──────── Data for analysis ────────

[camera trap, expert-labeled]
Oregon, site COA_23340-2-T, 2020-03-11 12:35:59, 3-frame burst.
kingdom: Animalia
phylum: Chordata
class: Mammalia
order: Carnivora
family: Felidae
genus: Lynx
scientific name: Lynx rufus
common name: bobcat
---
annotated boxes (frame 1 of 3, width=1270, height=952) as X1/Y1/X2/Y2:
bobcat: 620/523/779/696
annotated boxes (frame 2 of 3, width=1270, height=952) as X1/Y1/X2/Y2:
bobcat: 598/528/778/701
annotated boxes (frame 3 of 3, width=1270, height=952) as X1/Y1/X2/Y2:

────────

**Action item**. Reproduce, with both ends included, the lines from the one holding "genus: Lynx" to the end of the records above.

**Output of the exercise**.
genus: Lynx
scientific name: Lynx rufus
common name: bobcat
---
annotated boxes (frame 1 of 3, width=1270, height=952) as X1/Y1/X2/Y2:
bobcat: 620/523/779/696
annotated boxes (frame 2 of 3, width=1270, height=952) as X1/Y1/X2/Y2:
bobcat: 598/528/778/701
annotated boxes (frame 3 of 3, width=1270, height=952) as X1/Y1/X2/Y2:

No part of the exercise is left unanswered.